- [WRITTEN INSTRUCTION]:
Copy everything from "for info in" down to "unique_values[value].append(key)" in the policy-formatting code, renaming "unique_values" to "grouped_contexts" wherever it appears.

- [SOURCE]:
— Begin —
We should reformat the policy information to group together repetition of policies.

Ideally providing the one universal policy across all contexts. Or providing the contexts in brackets when there are multiple policies.

In [None]:
# Reformat the policies
def format_policies(policy_list):

  formatted_policy_list = []

  for info in policy_list:
    # Flip the dictionaries so policies have grouped contexts
    unique_values = {}
    for key, value in info.items():
      if value in unique_values.keys():
        unique_values[value].append(key)
      else:
        unique_values[value] = [key]

    if len(unique_values) == 1:
      # Add single universal policy
      formatted_policy_list.append(list(unique_values.keys())[0])
    else:
      # Add policies with context in curved brackets
      combined_info = ''
      for key, value in unique_values.items():
        combined_info += f'{key} ({", ".join(value)}), '
      formatted_policy_list.append(combined_info[:-2]) # Remove the last ', '

  return formatted_policy_list

In [None]:
# Format policy lists
formatted_public_buyer_policies_all_countries = format_policies(public_buyer_policies_all_countries)
formatted_private_buyer_policies_all_countries = format_policies(private_buyer_policies_all_countries)
formatted_bank_policies_all_countries = format_policies(bank_policies_all_countries)
— End —
Data records:
— Begin —
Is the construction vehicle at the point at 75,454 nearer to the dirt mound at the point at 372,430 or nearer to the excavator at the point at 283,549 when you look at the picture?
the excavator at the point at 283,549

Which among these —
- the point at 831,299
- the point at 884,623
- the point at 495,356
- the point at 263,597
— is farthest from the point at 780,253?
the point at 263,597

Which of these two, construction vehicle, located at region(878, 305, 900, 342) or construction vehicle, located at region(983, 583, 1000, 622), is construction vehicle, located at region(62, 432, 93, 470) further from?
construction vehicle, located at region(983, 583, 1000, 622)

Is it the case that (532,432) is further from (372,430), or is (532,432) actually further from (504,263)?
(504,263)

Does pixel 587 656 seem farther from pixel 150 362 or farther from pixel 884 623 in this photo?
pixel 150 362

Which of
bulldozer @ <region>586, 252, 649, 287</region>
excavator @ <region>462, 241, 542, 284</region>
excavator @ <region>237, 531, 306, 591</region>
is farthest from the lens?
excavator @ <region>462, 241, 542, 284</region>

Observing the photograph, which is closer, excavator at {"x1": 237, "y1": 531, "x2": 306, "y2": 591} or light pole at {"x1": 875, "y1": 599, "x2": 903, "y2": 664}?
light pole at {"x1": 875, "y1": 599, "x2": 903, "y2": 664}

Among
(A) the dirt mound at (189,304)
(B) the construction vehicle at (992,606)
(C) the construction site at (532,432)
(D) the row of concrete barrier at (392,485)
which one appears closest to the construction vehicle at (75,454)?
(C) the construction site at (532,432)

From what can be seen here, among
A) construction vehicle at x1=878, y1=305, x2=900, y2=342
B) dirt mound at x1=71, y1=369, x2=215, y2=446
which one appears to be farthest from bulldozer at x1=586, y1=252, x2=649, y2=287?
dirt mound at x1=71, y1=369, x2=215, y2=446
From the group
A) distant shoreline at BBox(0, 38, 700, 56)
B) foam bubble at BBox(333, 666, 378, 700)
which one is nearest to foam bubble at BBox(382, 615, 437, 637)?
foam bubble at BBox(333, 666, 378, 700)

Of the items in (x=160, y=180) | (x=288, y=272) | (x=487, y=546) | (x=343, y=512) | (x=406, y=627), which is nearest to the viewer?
— End —
- [SOLUTION TO THE PROBLEM]:
for info in policy_list:
    # Flip the dictionaries so policies have grouped contexts
    grouped_contexts = {}
    for key, value in info.items():
      if value in grouped_contexts.keys():
        grouped_contexts[value].append(key)